A sequel to Super Mario RPG was announced at Nintendo's 1997 Space World event with the title "Super Mario RPG II". The Space World event was an annual trade show that Nintendo hosted from 1989 to 2001, formerly called "shoshinkai". Nintendo demoed many of its games and consoles in public at the annual event, so the announcement of a sequel to the exceptionally well-received Super Mario RPG was no surprise. What did surp𝓰rise was the way the sequel looked: like a children's pop-up book.
Even before deciding to refer to the game as Paper Mario, the art direction was shifted away from the 3D graphics used in Super Mario RPG, noteworthy especially considering that the 3D in RPG, while of course not up to today's standards, was very well-received. It's possible that someone at Nintendo saw tꦗhe value in making stylized games - something visually distinct, even if not on the cutting edge of what their consoles made possible, might hold up better in the future. It's also possible that it was simply an eclectic design decision intended to appeal to much younger kids.
But after its announcement, the project flew under the radar for several years. Fans knew that a sequel was coming, and that it would look different from the first Super Mario RPG, and that was it.

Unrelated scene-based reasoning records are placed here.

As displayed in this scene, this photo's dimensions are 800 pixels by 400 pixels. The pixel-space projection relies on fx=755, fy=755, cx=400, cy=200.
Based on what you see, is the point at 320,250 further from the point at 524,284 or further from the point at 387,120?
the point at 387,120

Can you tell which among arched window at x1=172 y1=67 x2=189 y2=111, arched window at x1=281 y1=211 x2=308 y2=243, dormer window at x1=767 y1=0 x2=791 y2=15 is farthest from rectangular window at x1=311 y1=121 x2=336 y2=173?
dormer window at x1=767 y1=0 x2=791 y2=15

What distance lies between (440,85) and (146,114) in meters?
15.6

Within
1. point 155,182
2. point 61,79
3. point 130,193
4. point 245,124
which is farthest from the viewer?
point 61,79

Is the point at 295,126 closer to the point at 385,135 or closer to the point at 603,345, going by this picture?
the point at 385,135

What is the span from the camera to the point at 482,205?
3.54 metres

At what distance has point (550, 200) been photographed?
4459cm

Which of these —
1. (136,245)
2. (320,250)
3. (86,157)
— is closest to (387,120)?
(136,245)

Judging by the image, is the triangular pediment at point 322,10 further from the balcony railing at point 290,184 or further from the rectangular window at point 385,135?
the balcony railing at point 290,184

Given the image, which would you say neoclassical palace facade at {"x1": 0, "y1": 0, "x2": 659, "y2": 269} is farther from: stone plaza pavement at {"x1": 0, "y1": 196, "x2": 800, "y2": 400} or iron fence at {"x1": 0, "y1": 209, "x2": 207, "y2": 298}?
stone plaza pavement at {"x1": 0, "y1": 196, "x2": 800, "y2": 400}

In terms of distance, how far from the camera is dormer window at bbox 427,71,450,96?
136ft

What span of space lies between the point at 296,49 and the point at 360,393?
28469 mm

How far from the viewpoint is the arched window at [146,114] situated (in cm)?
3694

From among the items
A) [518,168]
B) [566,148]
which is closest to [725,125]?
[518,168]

Paper Mario ended up releasing in 2000, three years after the announce of "Super Mario RPG II", for an entirely different console than intended, developed by an entirely different company. Squaresoft had developed the first Super Mario RPG game, but legal fallout saw the RPG giant leave the project. In Squaresoft's wake, Intelligent Systems (best known for 168澳洲幸运5开奖网:a certain tactical RPG series...) stepped in to take the creative reins, and released the Paper Mario we know and love today.
Some images (such as the title screen above) indicate that the project didn't become 'Paper Mario' until fairly late in the development cycle, though, leaving some room for speculation as to why they chose to make it an entirely new series. Did they decide to reset the franchise as a whole because of Squaresoft's departure? Or was the RPG franchise going to consist of separate storylines with each installation, and it simply manifested into different Mario spinoffs like the Mario & Luigi series that debuted in 2003?

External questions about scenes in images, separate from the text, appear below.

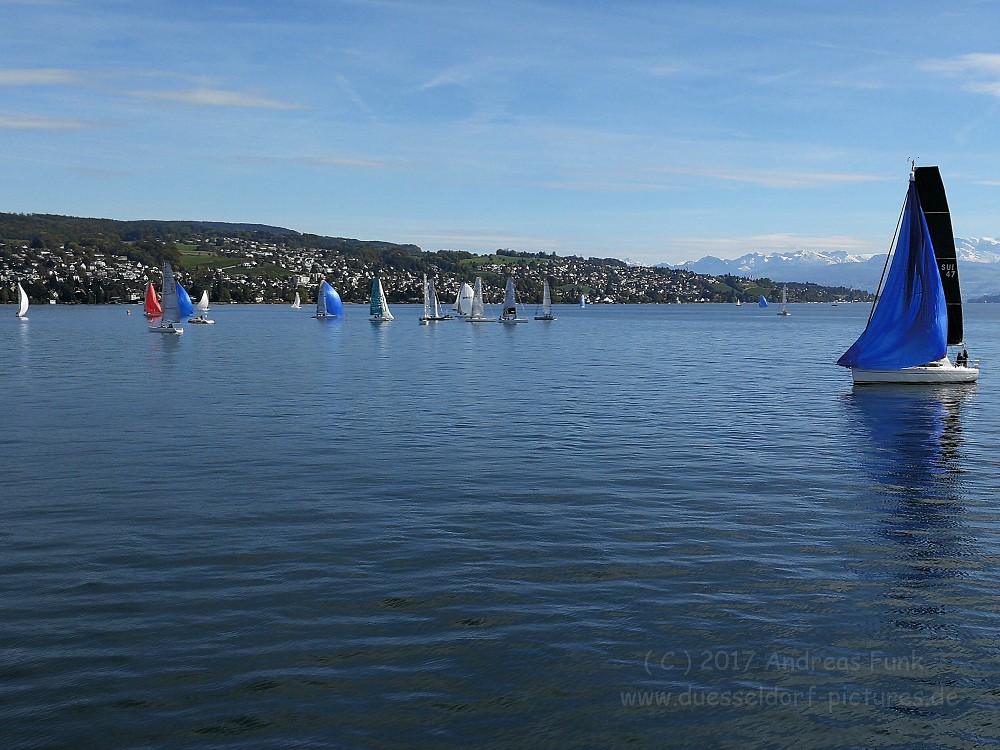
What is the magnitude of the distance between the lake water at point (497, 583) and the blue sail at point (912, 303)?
511 inches

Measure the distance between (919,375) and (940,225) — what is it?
957 cm

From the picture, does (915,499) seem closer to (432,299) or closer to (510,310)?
(510,310)

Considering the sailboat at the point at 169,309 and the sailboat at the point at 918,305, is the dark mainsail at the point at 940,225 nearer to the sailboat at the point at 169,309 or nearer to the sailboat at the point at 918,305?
the sailboat at the point at 918,305

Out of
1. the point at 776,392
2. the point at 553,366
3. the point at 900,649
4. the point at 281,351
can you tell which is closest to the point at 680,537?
the point at 900,649

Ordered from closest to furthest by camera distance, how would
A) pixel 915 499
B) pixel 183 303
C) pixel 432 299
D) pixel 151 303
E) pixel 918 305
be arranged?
pixel 915 499 < pixel 918 305 < pixel 183 303 < pixel 151 303 < pixel 432 299

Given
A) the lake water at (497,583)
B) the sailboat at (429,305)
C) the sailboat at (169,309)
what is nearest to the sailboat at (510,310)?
the sailboat at (429,305)

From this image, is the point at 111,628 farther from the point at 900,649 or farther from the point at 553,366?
the point at 553,366

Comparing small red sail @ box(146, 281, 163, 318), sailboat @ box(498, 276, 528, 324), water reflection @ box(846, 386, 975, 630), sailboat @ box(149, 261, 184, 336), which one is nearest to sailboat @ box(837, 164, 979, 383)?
water reflection @ box(846, 386, 975, 630)

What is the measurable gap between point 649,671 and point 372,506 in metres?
12.6

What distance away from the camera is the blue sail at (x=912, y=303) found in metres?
54.3

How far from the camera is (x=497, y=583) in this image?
18.9 m

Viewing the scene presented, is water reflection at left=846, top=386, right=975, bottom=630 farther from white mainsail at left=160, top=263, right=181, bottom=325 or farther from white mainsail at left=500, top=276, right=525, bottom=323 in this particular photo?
white mainsail at left=500, top=276, right=525, bottom=323

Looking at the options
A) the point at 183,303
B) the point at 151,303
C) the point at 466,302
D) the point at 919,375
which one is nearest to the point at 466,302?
the point at 466,302

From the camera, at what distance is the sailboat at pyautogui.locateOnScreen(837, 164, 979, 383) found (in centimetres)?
5441
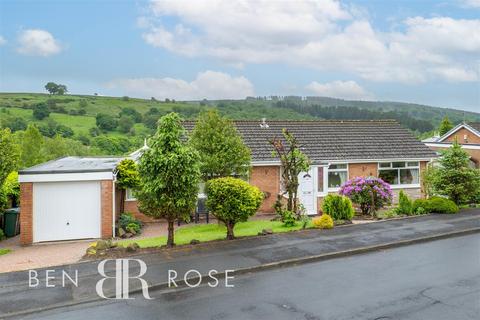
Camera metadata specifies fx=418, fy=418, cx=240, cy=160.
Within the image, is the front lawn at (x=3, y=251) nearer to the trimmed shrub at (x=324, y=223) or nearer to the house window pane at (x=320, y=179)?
the trimmed shrub at (x=324, y=223)

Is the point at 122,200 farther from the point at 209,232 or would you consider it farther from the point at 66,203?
the point at 209,232

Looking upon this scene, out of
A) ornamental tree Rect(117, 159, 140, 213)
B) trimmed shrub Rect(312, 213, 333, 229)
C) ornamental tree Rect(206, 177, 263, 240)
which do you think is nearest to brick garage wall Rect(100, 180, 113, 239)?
ornamental tree Rect(117, 159, 140, 213)

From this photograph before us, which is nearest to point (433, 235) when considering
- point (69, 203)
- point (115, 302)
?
point (115, 302)

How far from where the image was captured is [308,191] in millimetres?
19500

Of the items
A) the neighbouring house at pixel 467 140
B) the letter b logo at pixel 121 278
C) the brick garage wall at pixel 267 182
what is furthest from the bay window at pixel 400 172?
the letter b logo at pixel 121 278

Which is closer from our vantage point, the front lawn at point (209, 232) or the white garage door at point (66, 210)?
the front lawn at point (209, 232)

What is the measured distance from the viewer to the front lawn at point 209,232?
43.7ft

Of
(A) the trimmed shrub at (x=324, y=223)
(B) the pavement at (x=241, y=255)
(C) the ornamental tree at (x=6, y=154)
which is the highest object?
(C) the ornamental tree at (x=6, y=154)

The original Super Mario RPG has become such a cult classic that some fans are still 168澳洲幸运5开奖网:begging for rep in Super Smash Bros, even though it's long since been apparent that Nintendo's only remaining tie to the game is the occas𓃲ional SNES nostalg﷽ia package re-release.
With a reputation like that, it's only natural that everyone would be curious about the 'lost' sequel - and how much, exactly, was lost in the transition from RPG II to Paper Mario, never to be seen or heard from again. But considering some of the 168澳洲幸运5开奖网:frankly ridiculous limitations being put on the creative team behind the Paper franchise, if Legend of the Seven Stars had spawned its own lasting series, would it still be a🎉s beloved today? Or would it have declined? We have no way of knowing, especially without the lost beta version of the game to draw comparisons to.
What we do know is this: whatever happened to the sequel, fans probably still want Geno in Smash.